I have the equations:
$$f(x)=g(x)+\int_0^x p(x,s)q(s)ds\qquad (1)$$
$$g(x)=p(x,0)\cdot k\qquad (2)$$ ($k$ constant)
$$p(x,s)=e^{-\int_s^x a(t)+b(t) dt}\qquad (3)$$
Diferentiation of $1$ leads me to
$$f'(x)=k\cdot p'(x,0)+p(x,x)q(x)\qquad (4)$$ $$f'(x)=k\cdot p'(x,0)+q(x)\qquad (5)$$ $$f'(x)=-k(a(x)+b(x))p(x,0)+q(x)\qquad (6)$$ $$f'(x)=q(x)-(a(x)+b(x))g(x)\qquad (7)$$
However, the professor result is
$$f'(x)=q(x)-(a(x)+b(x))g(x)\fbox{$-(a(x)+b(x))\int_0^xp(x,s)q(s)ds$}\qquad (8)$$ $$f'(x)=q(x)-(a(x)+b(x))\fbox{$f(x)$}\qquad (9)$$
I'd like so much to understand my error. Thanks in advance!
I spot in your mistake in equation (4). You didn't use Leibniz rule correctly.

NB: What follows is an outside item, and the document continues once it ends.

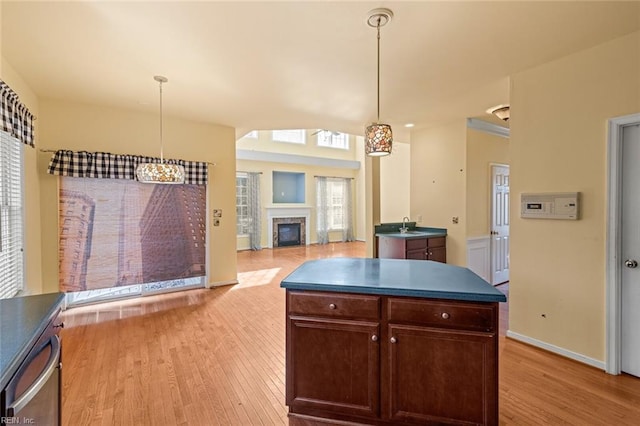 kitchen featuring light wood-type flooring, a glass covered fireplace, a sink, and dark countertops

It says that $$ \frac{d}{dx} \int_{a(x)}^{b(x)} f(t,x)\,dt=f(b(x),x)b'(x)-f(a(x),x)a'(x)+\int_{a(x)}^{b(x)}\frac{\partial f}{\partial x}(t,x)\,dt. $$ It seems to me like you applied the fundamental theorem of calculus, as in the situation, $$ \frac{d}{dx}\int_a^x f(t)\,dt=f(x), $$ but notice that in this problem, the integrand also depends on $x$.